Havutça, "Bu daha önce denendi. Bu Türkiye'de yeniden bir insan avı başlatmak demektir. Kürt sorunun çözümüyle ilgili görüş beyan eden her görüşün PKK'ya destek gibi algılanması Türkiye'de ucu açık nereye gideceği belli olmayan ve her düşüncenin suç haline geldiği bir durum yaratır" diye konuştu.
‘HUKUK DANIŞMANLARI CUMHURBAŞKANINA DOĞRU BİLGİ VERMİYORLAR'
"Konuşarak çözemeyeceksek silahla çözümü mü teşvik etmiş olacağız?" diye soran Havutça, Erdoğan'ın, danışmanları tarafından doğru bilgilendirilmediğini savundu.
Havutça, "Sayın Cumhurbaşkanı'na sanırım hukuksal danışmanları doğru bilgi vermiyorlar. Bugünkü ne TCK'da ne TMK'da terör tanımında bir eksiklik yok, terörle mücadelede yasalardan kaynaklanan bir eksiklik olmadığın biz biliyoruz" dedi.
YASALARDA 1990'LARA DÖNÜŞ MÜ YAPILACAK?
Erdoğan'ın açıklamaları yasalarda yapılacak değişikliklerle eskiye dönüş sinyali mi? Örgüt tanımında 'silahlı-silahsız' ayrımı kaldırılabilir mi? Havutça bu sorulara "Ben öyle algılıyorum" diye yanıt verdi.
Devletin güvenlik güçlerine, kamu düzenine karşı örgüt kurarak her türlü silah, şiddet ve propaganda ile faaliyette bulunmanın terör tanımı kapsamında olduğunu anlatan Havutça, mevcut yasalarda 'cebir ve şiddet' kıstasına yer verildiğini de vurguladı.
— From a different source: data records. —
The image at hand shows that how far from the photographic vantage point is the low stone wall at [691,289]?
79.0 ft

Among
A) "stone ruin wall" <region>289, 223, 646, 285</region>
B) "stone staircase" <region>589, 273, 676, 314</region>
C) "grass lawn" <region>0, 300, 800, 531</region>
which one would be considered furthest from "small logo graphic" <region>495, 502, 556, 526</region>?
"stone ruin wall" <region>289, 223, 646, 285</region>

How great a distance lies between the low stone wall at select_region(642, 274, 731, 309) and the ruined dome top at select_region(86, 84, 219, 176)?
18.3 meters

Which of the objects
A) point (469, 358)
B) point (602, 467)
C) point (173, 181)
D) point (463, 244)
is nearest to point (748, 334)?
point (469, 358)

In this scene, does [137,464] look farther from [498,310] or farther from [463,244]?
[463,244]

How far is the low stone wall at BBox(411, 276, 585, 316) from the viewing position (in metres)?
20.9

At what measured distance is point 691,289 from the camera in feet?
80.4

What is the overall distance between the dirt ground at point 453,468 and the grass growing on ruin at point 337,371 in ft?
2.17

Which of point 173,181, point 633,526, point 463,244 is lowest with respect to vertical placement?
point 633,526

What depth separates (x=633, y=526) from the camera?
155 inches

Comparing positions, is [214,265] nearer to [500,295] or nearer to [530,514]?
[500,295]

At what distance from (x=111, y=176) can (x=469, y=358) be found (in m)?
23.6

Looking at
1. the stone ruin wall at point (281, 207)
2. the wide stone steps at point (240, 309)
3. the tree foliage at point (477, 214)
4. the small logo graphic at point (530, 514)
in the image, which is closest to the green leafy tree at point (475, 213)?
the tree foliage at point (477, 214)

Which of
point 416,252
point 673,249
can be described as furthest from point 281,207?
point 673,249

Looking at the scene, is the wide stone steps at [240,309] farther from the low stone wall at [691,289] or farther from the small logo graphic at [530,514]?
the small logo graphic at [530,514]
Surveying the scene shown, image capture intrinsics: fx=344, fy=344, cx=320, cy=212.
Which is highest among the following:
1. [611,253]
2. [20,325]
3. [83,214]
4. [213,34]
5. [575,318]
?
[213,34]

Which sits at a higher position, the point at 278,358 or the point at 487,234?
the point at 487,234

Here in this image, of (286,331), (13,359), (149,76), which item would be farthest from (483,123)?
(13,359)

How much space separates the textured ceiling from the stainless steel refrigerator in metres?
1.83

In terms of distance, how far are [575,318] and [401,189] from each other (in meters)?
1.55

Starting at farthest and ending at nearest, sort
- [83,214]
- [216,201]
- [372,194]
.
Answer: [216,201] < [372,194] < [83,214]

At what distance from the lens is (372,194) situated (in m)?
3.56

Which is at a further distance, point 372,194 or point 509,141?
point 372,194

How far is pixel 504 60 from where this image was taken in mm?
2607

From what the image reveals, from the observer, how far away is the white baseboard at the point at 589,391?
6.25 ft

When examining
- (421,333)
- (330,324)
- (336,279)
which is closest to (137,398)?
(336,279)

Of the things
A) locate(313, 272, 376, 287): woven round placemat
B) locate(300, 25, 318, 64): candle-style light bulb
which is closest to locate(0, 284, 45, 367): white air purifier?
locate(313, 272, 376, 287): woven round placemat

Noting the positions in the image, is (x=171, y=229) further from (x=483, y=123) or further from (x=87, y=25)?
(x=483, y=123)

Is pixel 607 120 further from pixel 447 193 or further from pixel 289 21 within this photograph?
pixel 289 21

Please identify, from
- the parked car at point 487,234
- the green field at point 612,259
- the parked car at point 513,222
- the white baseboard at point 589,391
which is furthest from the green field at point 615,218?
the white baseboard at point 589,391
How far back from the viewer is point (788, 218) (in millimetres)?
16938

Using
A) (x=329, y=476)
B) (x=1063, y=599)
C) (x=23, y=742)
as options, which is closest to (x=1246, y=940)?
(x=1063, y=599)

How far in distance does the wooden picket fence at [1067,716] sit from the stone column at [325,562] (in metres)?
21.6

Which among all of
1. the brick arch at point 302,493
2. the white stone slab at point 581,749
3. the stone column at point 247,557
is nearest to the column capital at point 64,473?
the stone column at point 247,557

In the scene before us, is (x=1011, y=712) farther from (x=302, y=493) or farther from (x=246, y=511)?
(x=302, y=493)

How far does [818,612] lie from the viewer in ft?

Havutça, siyasi iktidarın bu konuda ne düşündüğünü bilmediğini ancak Cumhurbaşkanı'nın hedefinin düşünce açıklamalarını da terör kapsamı içine alınması olduğunu söyledi. Havutça, "Aslında teröre yardım ve yataklık da bizim ceza kanunumuzda suç. Ama burada kalkıp da bir milletvekilinin bir gazetecinin bu sorunla ilgili ifade ve sözlerini terör kapsamında değerlendirir ya değerlendirirseniz, Türkiye bir açık cezaevine dönüşür. Bu da kabul edilemez" diye konuştu.
'TAM AKSİNE HAK VE ÖZGÜRLÜKLER GENİŞLETİLMELİ'
"Terör bir insanlık suçudur, dünyanın hiçbir demokratik ülkesinde terör bir hak arama yöntemi olamaz. PKK bir terör örgütüdür. Ancak Kürt sorunu vardır Türkiye'de, bu sorunları konuşarak, siyasal anlamda değerlendirerek, basında, Meclis'te, kamuoyunda bunları konuşarak çözebiliriz. Bunların konuşmasını engellersek eğer bu noktadaki ifadeleri biz terör kapsamında değerlendirirsek iş artık iyice çığırından çıkar ve Türkiye bir açık cezaevine dönüşür."